▼

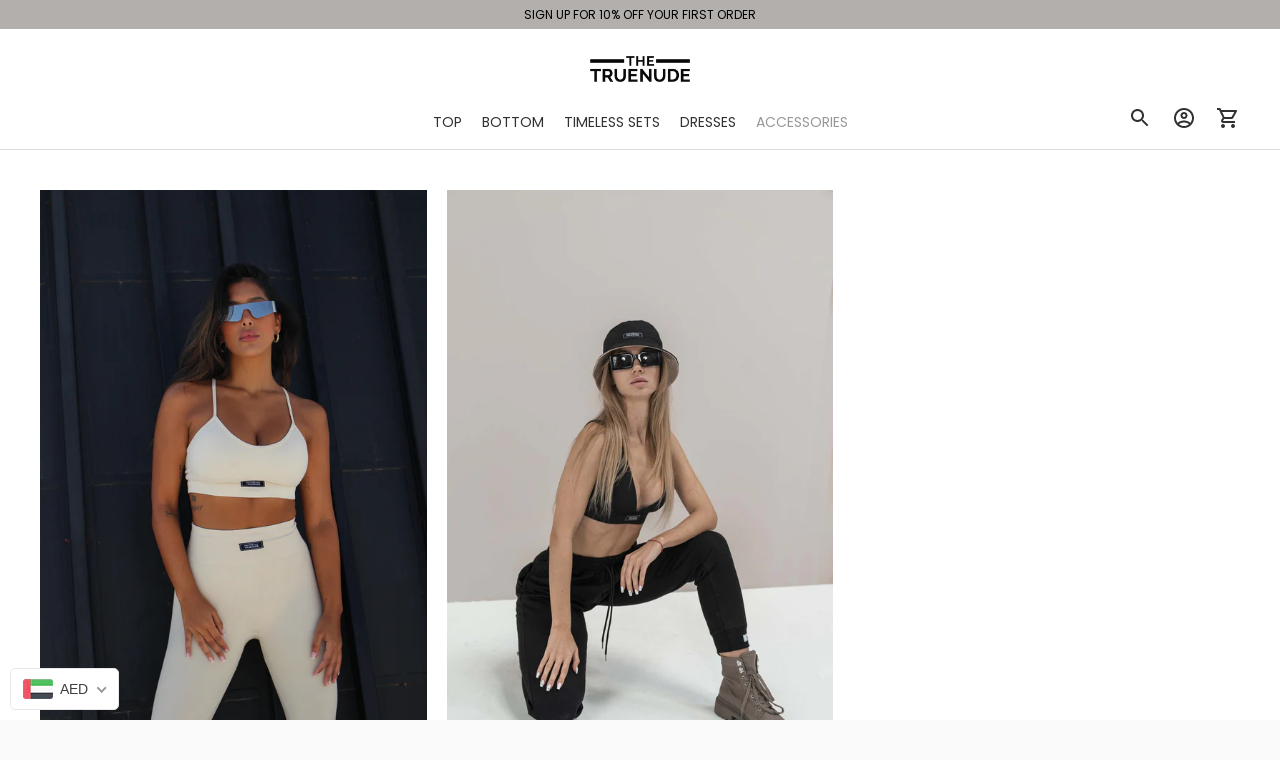

--- FILE ---
content_type: text/css
request_url: https://cdn-spurit.com/shopify-apps/popup-upsell-2/store/3760c3f9ca1943485512d4b09256222f.css?1686835932
body_size: 210
content:
#spurit-pu2-offer-2959.spurit-pu2-popup-main.spurit-pu2-popup-desktop [data-editable="layout"] {
	background-color: #ECE8E2;
}
#spurit-pu2-offer-2959.spurit-pu2-popup-main.spurit-pu2-popup-desktop [data-editable="general"] {
	border-color: #D7D2CB;
	border-width: 24px;
	border-radius: 0px;
	background-color: #ece8e2;
}
#spurit-pu2-offer-2959.spurit-pu2-popup-main.spurit-pu2-popup-desktop [data-editable="bg_image"] {
	use-custom: true;
	background-color: rgba(191,141,122,0.12);
	background-image: url('https://cdn-spurit.com/shopify-apps/popup-upsell-2/store/img/3760c3f9ca1943485512d4b09256222f_2959.jpg');
	background-position: 50% 50%;
}
#spurit-pu2-offer-2959.spurit-pu2-popup-main.spurit-pu2-popup-desktop [data-editable="close_button"] {
	fill: #c09d8f;
	width: 21px;
	height: 21px;
}
#spurit-pu2-offer-2959.spurit-pu2-popup-main.spurit-pu2-popup-desktop [data-editable="invite_mode_email"] {
	color: #000000;
	font-size: 16px;
	font-style: normal;
	font-family: Montserrat, sans-serif;
	font-weight: normal;
	border-color: rgba(0,0,0,0.97);
	border-width: 1px;
	border-radius: 5px;
	text-decoration: none;
	background-color: #FFFFf;
}
#spurit-pu2-offer-2959.spurit-pu2-popup-main.spurit-pu2-popup-desktop [data-editable="invite_mode_title"] {
	color: #000000;
	font-size: 22px;
	font-style: normal;
	font-family: Merriweather, serif;
	font-weight: normal;
	text-decoration: none;
}
#spurit-pu2-offer-2959.spurit-pu2-popup-main.spurit-pu2-popup-desktop [data-editable="invite_mode_description"] {
	color: #000000;
	font-size: 15px;
	font-style: normal;
	font-family: Montserrat, sans-serif;
	font-weight: normal;
	text-decoration: none;
}
#spurit-pu2-offer-2959.spurit-pu2-popup-main.spurit-pu2-popup-desktop [data-editable="invite_mode_cancel_button"] {
	color: #000000;
	font-size: 14px;
	font-style: normal;
	font-family: Merriweather, serif;
	font-weight: normal;
	text-decoration: underline;
}
#spurit-pu2-offer-2959.spurit-pu2-popup-main.spurit-pu2-popup-desktop [data-editable="invite_mode_submit_button"] {
	color: #ffffff;
	font-size: 15px;
	font-style: normal;
	font-family: Poppins, sans-serif;
	font-weight: normal;
	padding-top: 8px;
	border-color: #000000;
	border-width: 0;
	border-radius: 0;
	text-decoration: none;
	background-color: #000000;
	padding-bottom: 8px;
}


#spurit-pu2-offer-2959.spurit-pu2-popup-main:not(.spurit-pu2-popup-desktop) [data-editable="layout"] {
	background-color: #ECE8E2;
}
#spurit-pu2-offer-2959.spurit-pu2-popup-main:not(.spurit-pu2-popup-desktop) [data-editable="general"] {
	border-color: #D7D2CB;
	border-width: 8px;
	border-radius: 4px;
	background-color: #ece8e2;
}
#spurit-pu2-offer-2959.spurit-pu2-popup-main:not(.spurit-pu2-popup-desktop) [data-editable="bg_image"] {
	use-custom: true;
	background-color: rgba(191,141,122,0.12);
	background-image: url('https://cdn-spurit.com/shopify-apps/popup-upsell-2/store/img/3760c3f9ca1943485512d4b09256222f_2959.jpg');
	background-position: 50% 50%;
}
#spurit-pu2-offer-2959.spurit-pu2-popup-main:not(.spurit-pu2-popup-desktop) [data-editable="close_button"] {
	fill: #c09d8f;
	width: 16px;
	height: 16px;
}
#spurit-pu2-offer-2959.spurit-pu2-popup-main:not(.spurit-pu2-popup-desktop) [data-editable="invite_mode_email"] {
	color: #000000;
	font-size: 14px;
	font-style: normal;
	font-family: Montserrat, sans-serif;
	font-weight: normal;
	border-color: rgba(0,0,0,0.97);
	border-width: 3px;
	border-radius: 1px;
	text-decoration: none;
	background-color: #FFFFf;
}
#spurit-pu2-offer-2959.spurit-pu2-popup-main:not(.spurit-pu2-popup-desktop) [data-editable="invite_mode_title"] {
	color: #000000;
	font-size: 24px;
	font-style: normal;
	font-family: Merriweather, serif;
	font-weight: normal;
	text-decoration: none;
}
#spurit-pu2-offer-2959.spurit-pu2-popup-main:not(.spurit-pu2-popup-desktop) [data-editable="invite_mode_description"] {
	color: #000000;
	font-size: 16px;
	font-style: normal;
	font-family: Montserrat, sans-serif;
	font-weight: normal;
	text-decoration: none;
}
#spurit-pu2-offer-2959.spurit-pu2-popup-main:not(.spurit-pu2-popup-desktop) [data-editable="invite_mode_cancel_button"] {
	color: #000000;
	font-size: 14px;
	font-style: normal;
	font-family: Merriweather, serif;
	font-weight: normal;
	text-decoration: underline;
}
#spurit-pu2-offer-2959.spurit-pu2-popup-main:not(.spurit-pu2-popup-desktop) [data-editable="invite_mode_submit_button"] {
	color: #ffffff;
	font-size: 16px;
	font-style: normal;
	font-family: Poppins, sans-serif;
	font-weight: normal;
	padding-top: 8px;
	border-color: #000000;
	border-width: 0;
	border-radius: 0;
	text-decoration: none;
	background-color: #000000;
	padding-bottom: 8px;
}#spurit-pu2-offer-2959.spurit-pu2-bar.spurit-pu2-bar-desktop [data-editable="title"] {
	color: #FFFFFF;
	font-size: 16px;
	font-style: normal;
	font-family: Montserrat, sans-serif;
	font-weight: bold;
	text-decoration: none;
}
#spurit-pu2-offer-2959.spurit-pu2-bar.spurit-pu2-bar-desktop[data-editable="layout"] {
	padding-top: 8px;
	border-color: #ffffff;
	border-width: 0;
	background-color: #000000;
	padding-bottom: 8px;
}
#spurit-pu2-offer-2959.spurit-pu2-bar.spurit-pu2-bar-desktop [data-editable="bar_close_button"] {
	fill: #ffffff;
	width: 20px;
}


#spurit-pu2-offer-2959.spurit-pu2-bar:not(.spurit-pu2-bar-desktop) [data-editable="title"] {
	color: #FFFFFF;
	font-size: 16px;
	font-style: normal;
	font-family: Montserrat, sans-serif;
	font-weight: bold;
	text-decoration: none;
}
#spurit-pu2-offer-2959.spurit-pu2-bar:not(.spurit-pu2-bar-desktop)[data-editable="layout"] {
	padding-top: 8px;
	border-color: #ffffff;
	border-width: 0;
	background-color: #000000;
	padding-bottom: 8px;
}
#spurit-pu2-offer-2959.spurit-pu2-bar:not(.spurit-pu2-bar-desktop) [data-editable="bar_close_button"] {
	fill: #ffffff;
	width: 20px;
}

--- FILE ---
content_type: application/x-javascript
request_url: https://cdn-spurit.com/shopify-apps/popup-upsell-2/store/3760c3f9ca1943485512d4b09256222f.js?1686835932
body_size: 46
content:
if(typeof Spurit === 'undefined') var Spurit = {};
if(typeof Spurit.PopupUpsell2 === 'undefined') Spurit.PopupUpsell2 = {};
Spurit.PopupUpsell2.settings = {"offers":[{"id":2959,"shop_id":3005,"type":"NEWSLETTER","is_enabled":false,"apply_to":"STORE","pages":["PRODUCT","HOME"],"display_type":"VISIT","show_bar":true,"delay":5,"discount":{"type":"percentage","value":10},"announcement_actions":{"link":{"href":"","label":"Get discount","is_enabled":false},"button":{"href":"","label":"Shop now","is_enabled":false}},"popup_texts":{"info_bar":{},"invite_mode":{"title":"Hey Sister!","description":"Get updates, special offers and news!"},"success_mode":{"title":"","description":""}},"design_front":{"invite_mode":{"email_placeholder":"Your email","submit_button":"SUBSCRIBE","cancel_button":"No, thanks"},"success_mode":{"submit_button":""}}}],"settings":{"shop_id":3005,"shown_on_tablet_and_mobile":true,"offer_display":"EVERY_TIME","selectors":{"ajax_button_checkout":{"position":"before","selector":""}},"created_at":"2021-11-20T13:57:27.000000Z","updated_at":"2022-12-01T08:09:10.000000Z"}};
Spurit.PopupUpsell2.settings_loaded = true;
if(typeof(Spurit.PopupUpsell2.on_settings_load) === 'function'){
    Spurit.PopupUpsell2.on_settings_load();
}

▲

### ABOUT THIS EXERCISE
What the answer needs is every line from the data above with "true" in it.

### REPLY TO THE TASK
	use-custom: true;
	use-custom: true;
Spurit.PopupUpsell2.settings = {"offers":[{"id":2959,"shop_id":3005,"type":"NEWSLETTER","is_enabled":false,"apply_to":"STORE","pages":["PRODUCT","HOME"],"display_type":"VISIT","show_bar":true,"delay":5,"discount":{"type":"percentage","value":10},"announcement_actions":{"link":{"href":"","label":"Get discount","is_enabled":false},"button":{"href":"","label":"Shop now","is_enabled":false}},"popup_texts":{"info_bar":{},"invite_mode":{"title":"Hey Sister!","description":"Get updates, special offers and news!"},"success_mode":{"title":"","description":""}},"design_front":{"invite_mode":{"email_placeholder":"Your email","submit_button":"SUBSCRIBE","cancel_button":"No, thanks"},"success_mode":{"submit_button":""}}}],"settings":{"shop_id":3005,"shown_on_tablet_and_mobile":true,"offer_display":"EVERY_TIME","selectors":{"ajax_button_checkout":{"position":"before","selector":""}},"created_at":"2021-11-20T13:57:27.000000Z","updated_at":"2022-12-01T08:09:10.000000Z"}};
Spurit.PopupUpsell2.settings_loaded = true;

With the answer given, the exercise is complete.